(Document text Opens)

Great Eastern: World's Biggest Ship Hits an Underwater Peak Off Montauk
On the morning of August 27, 1862, the keeper of the Montauk Point Lighthouse, William Gardiner, walked outside onto the front lawn to greet the day, only to see the largest ship in the world, by volume six times the size of any other, standing broadside a short distance off the cliff upon which he was standing. It was a stunning sight.
He had read about it in newspapers when it had been launched in England three years earlier, but he never imagined he would see this monster. The Great Eastern was a passenger ship that could carry up to 4,000 wealthy guests. It was nearly 700 feet long, and had three sources of power: sails, paddle wheels and a giant screw in the rear. One paddle wheel was on the port side, one on the starboard. Above deck, six masts with sails alternated with five smokestacks belching coal smoke. Any two of the three power sources could inch this giant monstrosity forward at up to 14 knots. It was certainly like no other ship in the world.
A few passengers were seen on deck, along with some of the 418 crew members who seemed to be running this way and that in panic. The ship was not moving.

(Document text Closes)

- _Exercise details_:
In the Great Eastern account, condense the paragraph beginning "He had read about it in newspapers" into a short bulleted list that keeps its main facts. The lines have no role in this exercise.

(Data Opens)

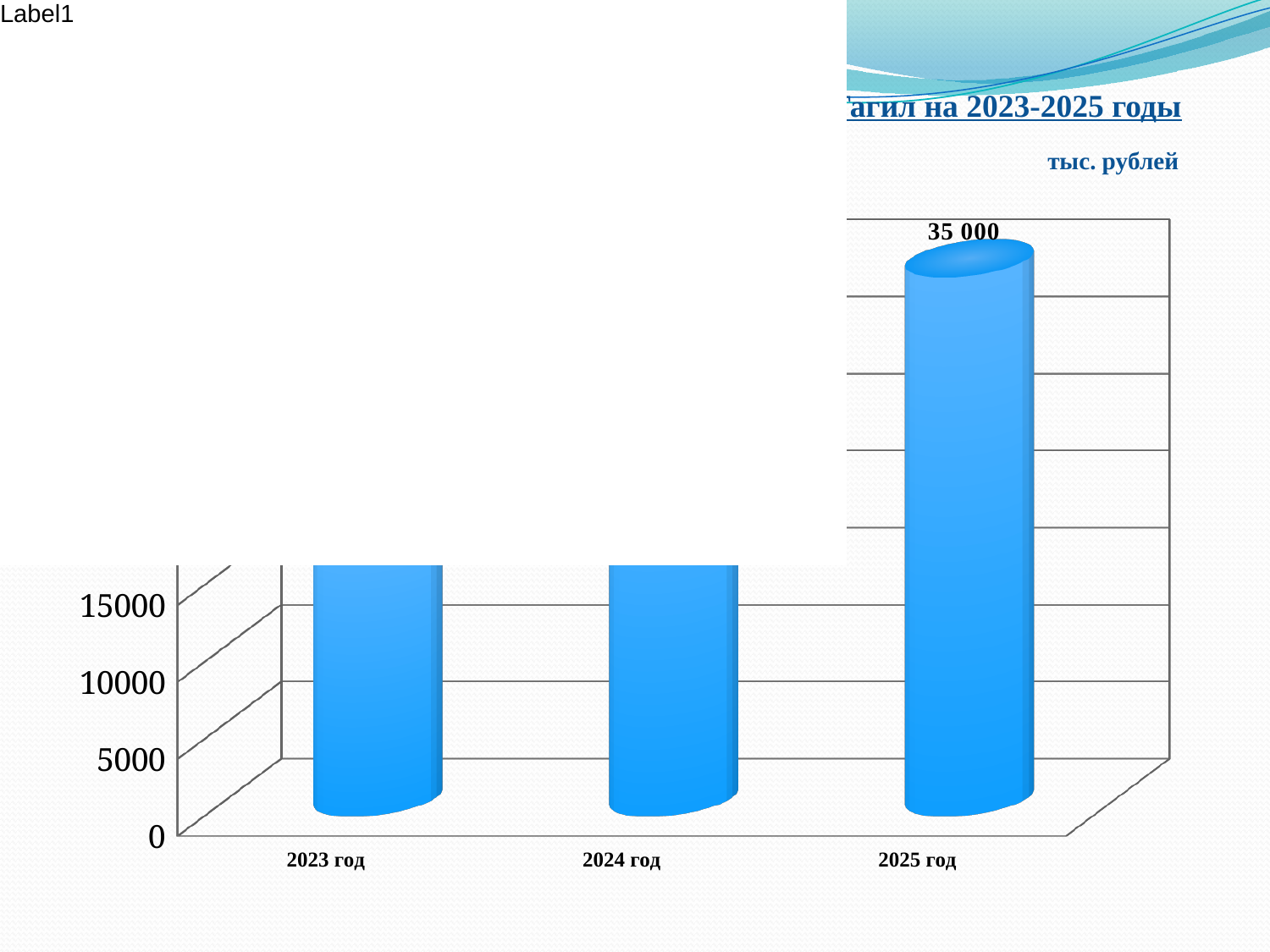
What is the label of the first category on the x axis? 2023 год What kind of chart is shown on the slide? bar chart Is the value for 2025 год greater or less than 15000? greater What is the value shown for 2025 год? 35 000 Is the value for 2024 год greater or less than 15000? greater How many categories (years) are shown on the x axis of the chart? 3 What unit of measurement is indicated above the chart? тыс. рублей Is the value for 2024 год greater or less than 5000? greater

(Data Closes)

- _Answer to this problem_:
- The keeper had read about the ship's launch in England three years earlier but never imagined seeing it.
- The Great Eastern was a passenger ship that could carry up to 4,000 wealthy guests.
- It was nearly 700 feet long.
- It had three sources of power: sails, paddle wheels (one on the port side, one on the starboard) and a giant screw in the rear.
- Above deck, six masts with sails alternated with five smokestacks.
- Any two of the three power sources could move it at up to 14 knots.
- It was like no other ship in the world.